Coffee lovers, here's something that may delight you. According to a latest study, the placebo effect of coffee may heighten arousal, ambition and focus in regular drinkers without them actually consuming the beverage. For the study, the researchers tried to explore the association between coffee and arousal to see if the brain's exposure to stimuli is able to deliver similar cognitive benefits as a caffeine buzz.

 "As long as individuals see a connection between coffee and arousal, whatever its origin may be, mere exposure to coffee-related cues might trigger arousal in and of themselves without ingesting any form of caffeine," said Eugene Chan, lead researcher of the study, published in the Journal of Consciousness and Cognition.

The researchers revealed, that merely smelling coffee could do the trick.
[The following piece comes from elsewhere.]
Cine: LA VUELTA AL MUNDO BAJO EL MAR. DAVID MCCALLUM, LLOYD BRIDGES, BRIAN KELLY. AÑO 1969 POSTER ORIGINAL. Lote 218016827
They explained that smelling coffee gives rise to the beverage's psychoactive, arousing effects. This occurs because the brains of regular coffee drinkers are conditioned to respond to coffee in certain ways, as per the prominent Pavlov's dog theory.

"So, walking past your favourite cafe, smelling the odours of coffee grounds, or even witnessing coffee-related cues in the form of advertising can trigger the chemical receptors in our body enough for us to obtain the same arousal sensations without consumption," Chain explained.

For the study, the scientists studied 871 participants from Western and Eastern cultures. They exposed the participants to coffee and tea-related cues across four separate experiments designed to make them think of the substance without actually taking it in.

As part of one task, participants had to think of advertising slogans for coffee or tea. In another task, they had to mock-up news stories about the health benefits of drinking coffee or tea. The researchers monitored their arousal levels and heart rates throughout all these tasks.

The premise of the study was based on a psychological effect called 'mental construal'. It determines how people think and process information, if they focus on larger picture or the narrow details also play their part.

The cognitive-altering effects of coffee were more prevalent in participants from Western countries, where coffee is more popular and has connotations related to energy, focus, and ambition, compared to those from Eastern countries. Coffee was also associated with greater arousal than tea.

"Our research can offer intriguing implications, as it relies not on physiology but rather psychological associations to change our cognitive patterns," Chan asserted.

According to the researchers, this study could even help to explain how drinking decaffeinated coffee can produce faster reaction times on tasks. Perhaps, the mental association between coffee and arousal is so strong that it can produce cognitive changes even where there's no caffeine ingestion physiologically.

"This adds to the growing amount of literature documenting that the foods we eat and the beverages we drink do more than simply provide nutrition or pleasure - mere exposure to, or reminders of them, affect how we think," Chan concluded.